Drupal said it will release a core security update later today and warned that threat actors could develop exploits within hours of the disclosure. Site administrators were told to set aside time for updates on May 20 between 17:00 and 21:00 UTC.
KEY FACTS
- Affected versions The issue affects Drupal core versions 8 and later, though not all configurations are impacted.
- Fixes planned Updates will be released for 11.3.x, 11.2.x, 11.1x, 10.6.x, 10.5.x, and 10.4x.
- End-of-life branches Versions 11.1x and 10.4x will still get fixes, while 8 and 9 will not receive patches.

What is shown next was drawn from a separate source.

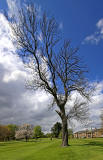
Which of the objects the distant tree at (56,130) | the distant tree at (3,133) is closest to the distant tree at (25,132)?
the distant tree at (3,133)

- Hotfixes Drupal plans hotfix files for 9.5 and 8.9 for those running 9.5.11 or 8.9.20.
Administrators running versions 8 or 9 were urged to upgrade to at least version 10.6. Drupal said sites using Drupal Steward are already protected against known attack vectors, although an update is still recommended.
The advisory did not disclose technical details about the flaw. Drupal also warned that any information circulating online before the announcement could be fraudulent and intended to trick administrators into risky actions.
Website operators were told to monitor the platform’s official security portal throughout the day and apply the update as soon as it becomes available.
WHY IT MATTERS
The disclosure affects a widely used content management system deployed by large organizations and by government, education and healthcare sites. A rapid patch window and limited support for older versions mean administrators may need to move quickly to reduce exposure once the fix is released.